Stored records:
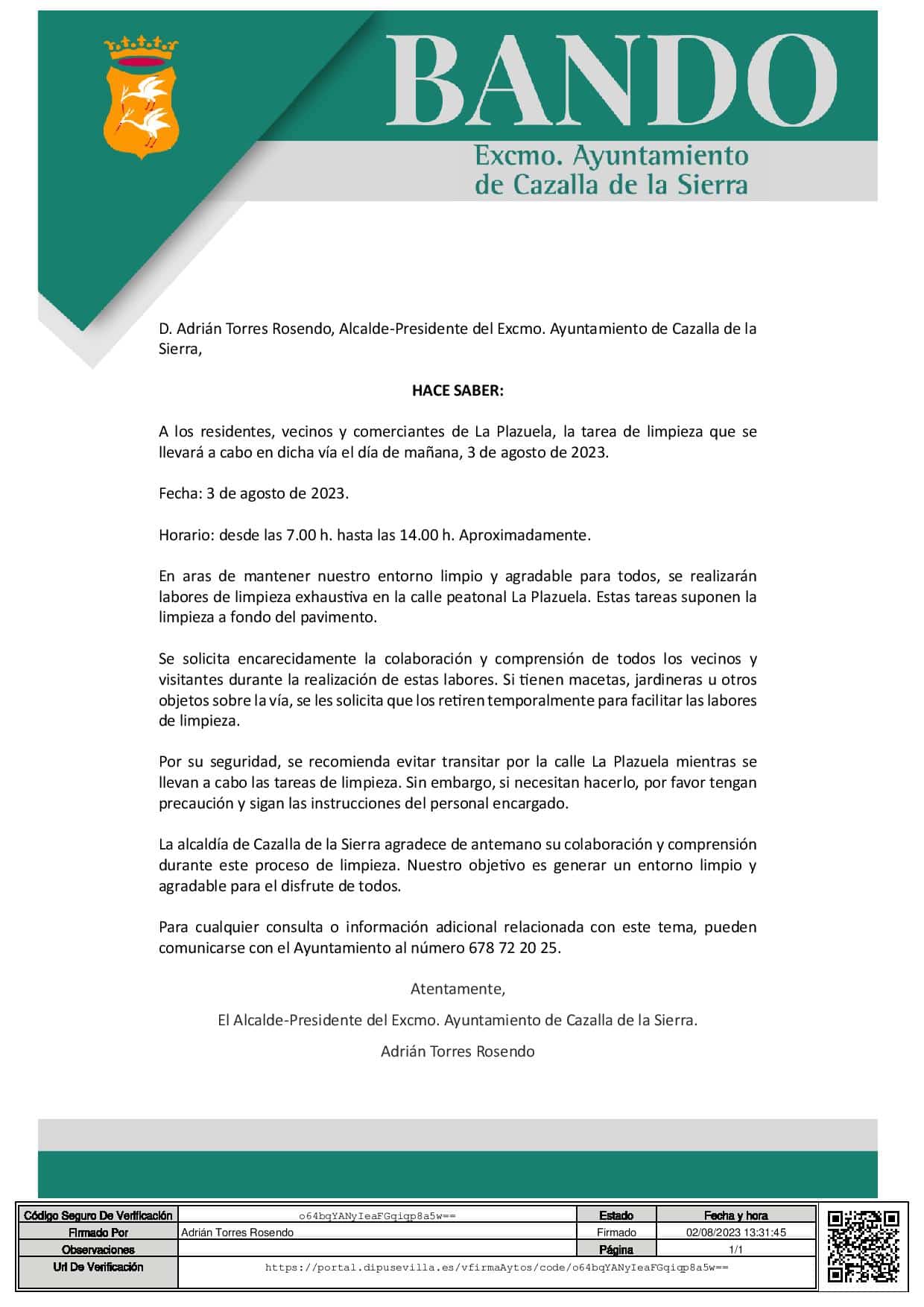 BANDO

Excmo. Ayuntamiento de Cazalla de la Sierra

D. Adrián Torres Rosendo, Alcalde-Presidente del Excmo. Ayuntamiento de Cazalla de la Sierra,

HACE SABER:

A los residentes, vecinos y comerciantes de La Plazuela, la tarea de limpieza que se llevará a cabo en dicha vía el día de mañana, 3 de agosto de 2023.

Fecha: 3 de agosto de 2023.

Horario: desde las 7.00 h. hasta las 14.00 h. Aproximadamente.

En aras de mantener nuestro entorno limpio y agradable para todos, se realizarán labores de limpieza exhaustiva en la calle peatonal La Plazuela. Estas tareas suponen la limpieza a fondo del pavimento.

Se solicita encarecidamente la colaboración y comprensión de todos los vecinos y visitantes durante la realización de estas labores. Si tienen macetas, jardineras u otros objetos sobre la vía, se les solicita que los retiren temporalmente para facilitar las labores de limpieza.

Por su seguridad, se recomienda evitar transitar por la calle La Plazuela mientras se llevan a cabo las tareas de limpieza. Sin embargo, si necesitan hacerlo, por favor tengan precaución y sigan las instrucciones del personal encargado.

La alcaldía de Cazalla de la Sierra agradece de antemano su colaboración y comprensión durante este proceso de limpieza. Nuestro objetivo es generar un entorno limpio y agradable para el disfrute de todos.

Para cualquier consulta o información adicional relacionada con este tema, pueden comunicarse con el Ayuntamiento al número 678 72 20 25.

Atentamente,

El Alcalde-Presidente del Excmo. Ayuntamiento de Cazalla de la Sierra.

Adrián Torres Rosendo

| Código Seguro De Verificación | o64bqYANyIeaFGqiqp8a5w== | Estado | Fecha y hora |
|---|---|---|---|
| Firmado Por | Adrián Torres Rosendo | Firmado | 02/08/2023 13:31:45 |
| Observaciones | | Página | 1/1 |
| Url De Verificación | https://portal.dipusevilla.es/vfirmaAytos/code/o64bqYANyIeaFGqiqp8a5w== | | |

● **REQUIREMENT**: Reproduce the data word for word, excluding its pictures.

● **COMPLETED TASK**:
 BANDO

Excmo. Ayuntamiento de Cazalla de la Sierra

D. Adrián Torres Rosendo, Alcalde-Presidente del Excmo. Ayuntamiento de Cazalla de la Sierra,

HACE SABER:

A los residentes, vecinos y comerciantes de La Plazuela, la tarea de limpieza que se llevará a cabo en dicha vía el día de mañana, 3 de agosto de 2023.

Fecha: 3 de agosto de 2023.

Horario: desde las 7.00 h. hasta las 14.00 h. Aproximadamente.

En aras de mantener nuestro entorno limpio y agradable para todos, se realizarán labores de limpieza exhaustiva en la calle peatonal La Plazuela. Estas tareas suponen la limpieza a fondo del pavimento.

Se solicita encarecidamente la colaboración y comprensión de todos los vecinos y visitantes durante la realización de estas labores. Si tienen macetas, jardineras u otros objetos sobre la vía, se les solicita que los retiren temporalmente para facilitar las labores de limpieza.

Por su seguridad, se recomienda evitar transitar por la calle La Plazuela mientras se llevan a cabo las tareas de limpieza. Sin embargo, si necesitan hacerlo, por favor tengan precaución y sigan las instrucciones del personal encargado.

La alcaldía de Cazalla de la Sierra agradece de antemano su colaboración y comprensión durante este proceso de limpieza. Nuestro objetivo es generar un entorno limpio y agradable para el disfrute de todos.

Para cualquier consulta o información adicional relacionada con este tema, pueden comunicarse con el Ayuntamiento al número 678 72 20 25.

Atentamente,

El Alcalde-Presidente del Excmo. Ayuntamiento de Cazalla de la Sierra.

Adrián Torres Rosendo

| Código Seguro De Verificación | o64bqYANyIeaFGqiqp8a5w== | Estado | Fecha y hora |
|---|---|---|---|
| Firmado Por | Adrián Torres Rosendo | Firmado | 02/08/2023 13:31:45 |
| Observaciones | | Página | 1/1 |
| Url De Verificación | https://portal.dipusevilla.es/vfirmaAytos/code/o64bqYANyIeaFGqiqp8a5w== | | |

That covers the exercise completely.